**Directive A:** Write out every line of the Dataset excerpts listing below, leaving out the picture markers.

**Excerpt to read:**
____

IZI, a frontrunner in electric vehicle solutions which says it is on a mission to electrify Rwanda’s public transport sector, has, in just four months of operation, grown its initial fleet of five electric buses to an enviable height.

CEO of the startup, Alex Wilson, believes the grant is a testament to the success story of IZI.

“These results validate our E-Mobility-as-a-Service model. We’re not just reducing emissions; we’re proving that sustainable public transport is economically viable in Africa.

“Building on this success, IZI has secured an RWF 300,000,000 grant from the Rwanda Green Fund to deploy five additional electric buses in Kigali.

“These vehicles will represent the most advanced public transport in Rwanda to date, boasting features such as an independent intelligent driver’s cabin, air suspension balanced driver’s seat, full LCD dashboard, one-step entry, and a flat-floor design for improved passenger comfort,” he said.

____

**Directive B:** Extend the passage on IZI's electric buses in Rwanda, picking up right after its final sentence.

Dataset excerpts
____

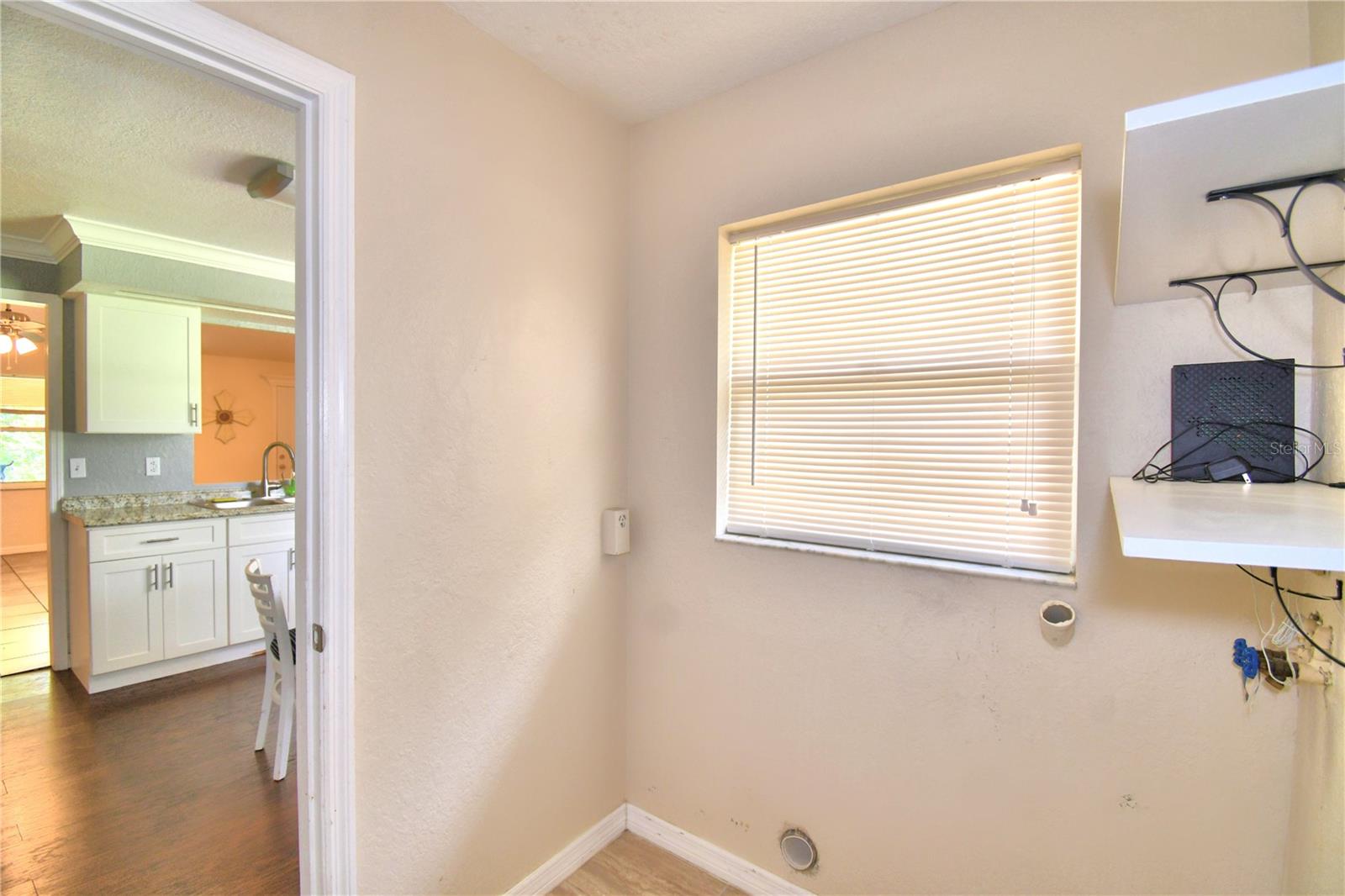 2217 HOWARD WEST AVE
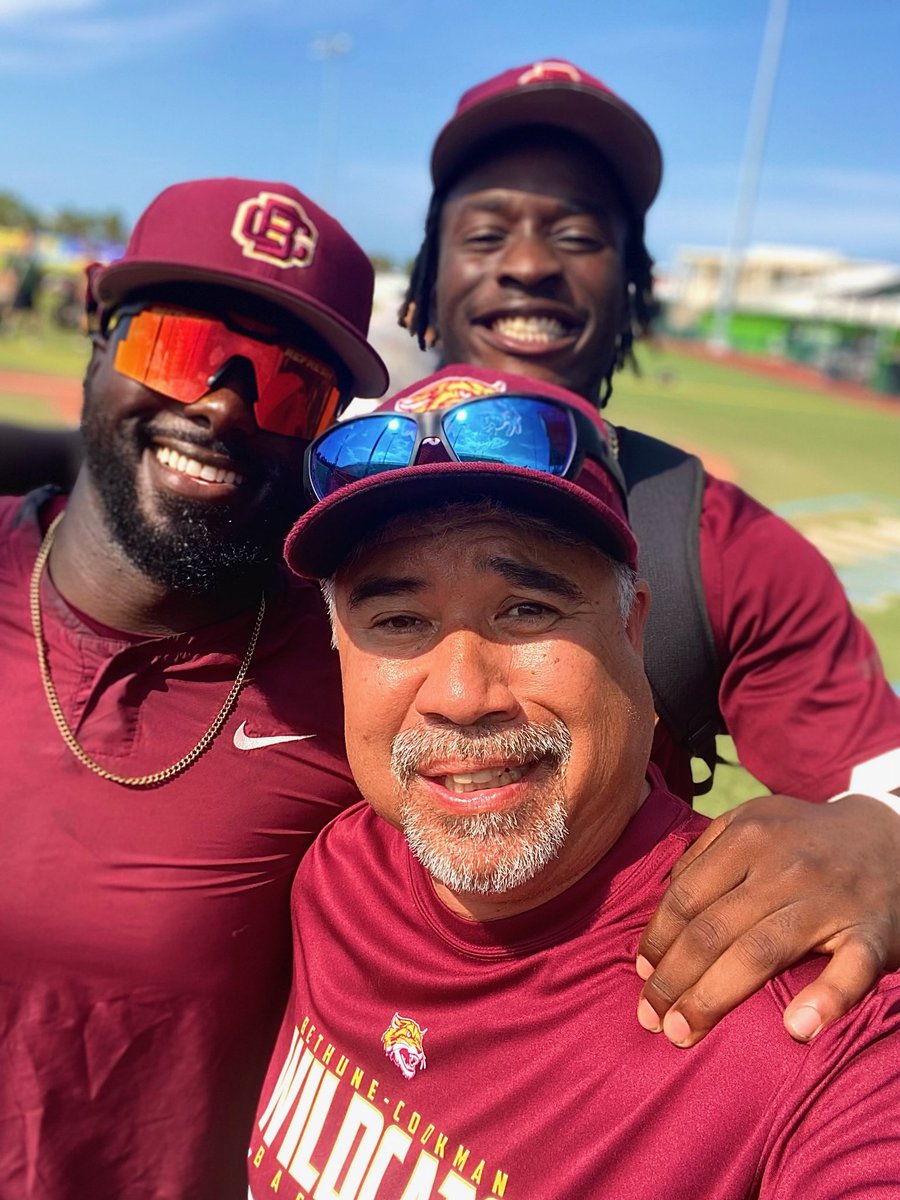 Post Game Selfie 2.0 📷 
Ticket Punched 🎟️🎟️
See you in the ATL
#HailWildcats😼⚾️❤️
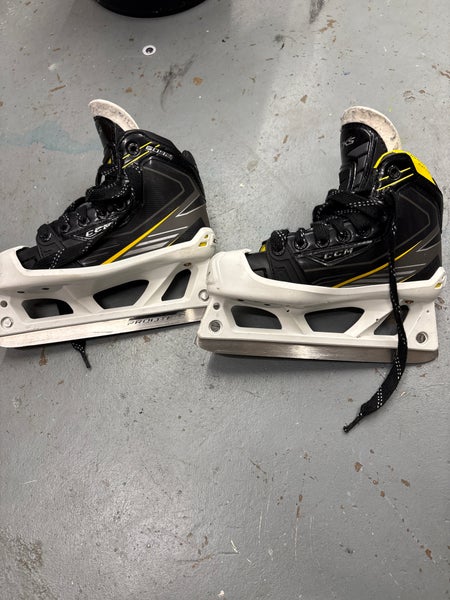CCM Tacks 6092 Hockey Goalie Skates Size 1.5 (Used)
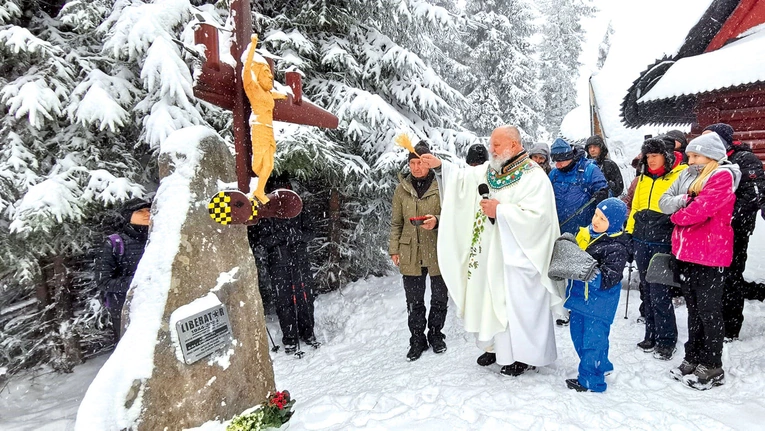 Otwarcie i poświęcenie miejsca przebiegało w zimowej scenerii.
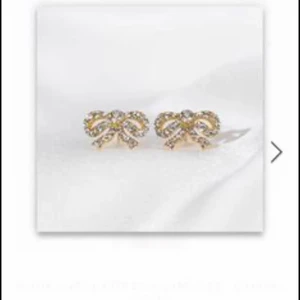 Lily and rosé  - Helt nya Lily and rosé örhängen, säljer pga att jag köpte fel färg! Dessa är i guld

____

**Exercise result A:**
 2217 HOWARD WEST AVE
 Post Game Selfie 2.0 📷 
Ticket Punched 🎟️🎟️
See you in the ATL
#HailWildcats😼⚾️❤️
CCM Tacks 6092 Hockey Goalie Skates Size 1.5 (Used)
 Otwarcie i poświęcenie miejsca przebiegało w zimowej scenerii.
 Lily and rosé  - Helt nya Lily and rosé örhängen, säljer pga att jag köpte fel färg! Dessa är i guld

**Exercise result B:**
He added that the success of IZI’s pilot has led to strong demand from other Rwandan public bus operators.

IZI has now signed contracts with 4 leading transport companies for the deployment of over 100 buses, marking a significant expansion of its operations.

“Looking ahead, IZI plans to establish a state-of-the-art battery maintenance and repair facility in Kigali, supporting the entire EV ecosystem in Rwanda and positioning the country as a centre of innovation in the EV industry,” he added.